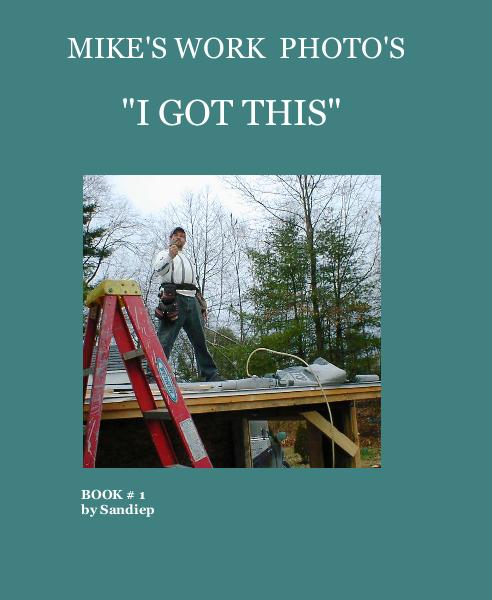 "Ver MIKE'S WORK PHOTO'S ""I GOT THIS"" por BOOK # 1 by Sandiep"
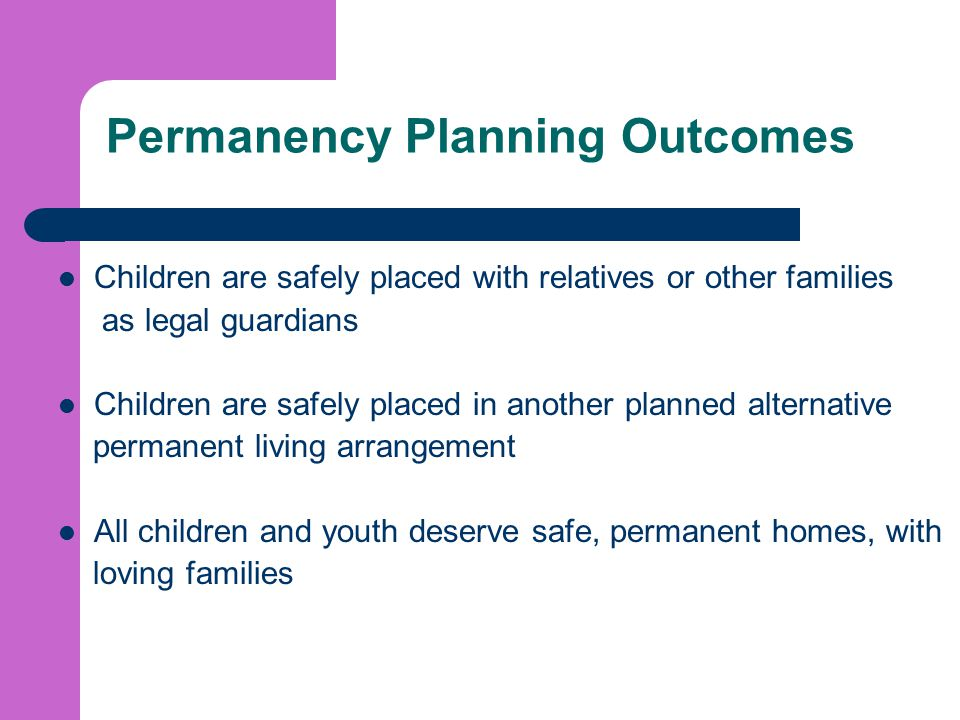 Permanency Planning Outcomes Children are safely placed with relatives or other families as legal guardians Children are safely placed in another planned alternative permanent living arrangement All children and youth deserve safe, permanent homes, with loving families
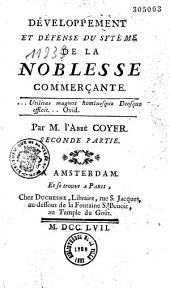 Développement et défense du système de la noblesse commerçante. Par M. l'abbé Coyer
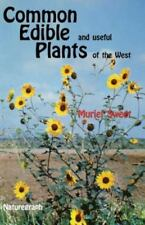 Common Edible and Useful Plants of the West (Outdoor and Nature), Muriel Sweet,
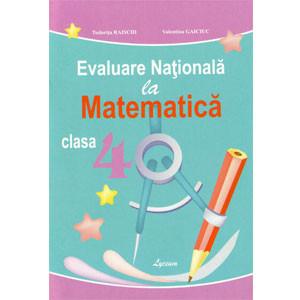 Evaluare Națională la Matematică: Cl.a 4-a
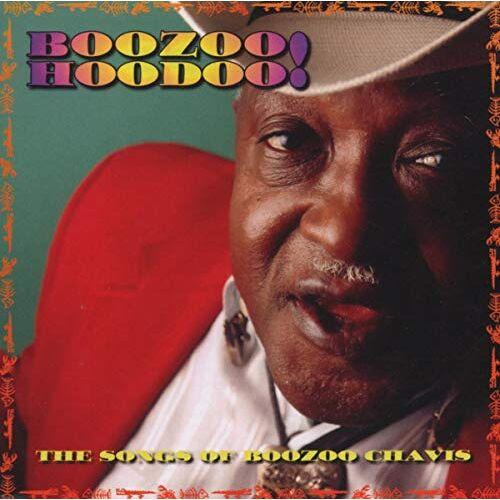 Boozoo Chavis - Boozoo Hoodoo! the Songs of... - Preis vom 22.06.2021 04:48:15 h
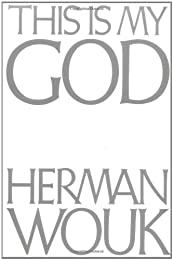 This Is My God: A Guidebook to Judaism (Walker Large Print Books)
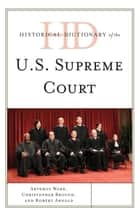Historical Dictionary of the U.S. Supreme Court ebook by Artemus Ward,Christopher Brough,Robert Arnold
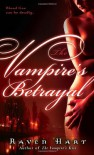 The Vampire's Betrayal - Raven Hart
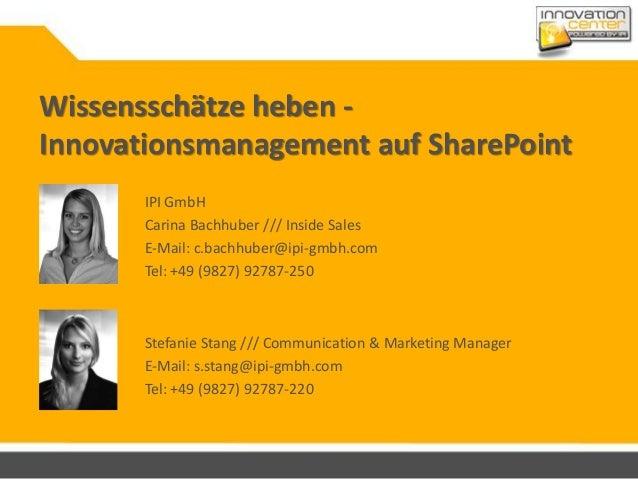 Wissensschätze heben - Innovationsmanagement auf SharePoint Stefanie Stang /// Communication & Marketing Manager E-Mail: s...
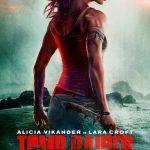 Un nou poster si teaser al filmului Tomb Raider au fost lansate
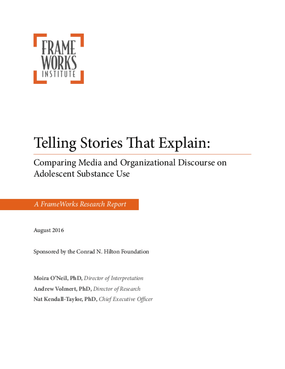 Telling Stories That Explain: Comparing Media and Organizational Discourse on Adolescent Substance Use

────────

▶ [BRIEF]:
Excluding all pictures, print exactly and only the lines from the line with "The Vampire's Betrayal - Raven Hart" through the end of the records above, both ends included.

▶ [TASK ANSWER]:
 The Vampire's Betrayal - Raven Hart
 Wissensschätze heben - Innovationsmanagement auf SharePoint Stefanie Stang /// Communication & Marketing Manager E-Mail: s...
 Un nou poster si teaser al filmului Tomb Raider au fost lansate
 Telling Stories That Explain: Comparing Media and Organizational Discourse on Adolescent Substance Use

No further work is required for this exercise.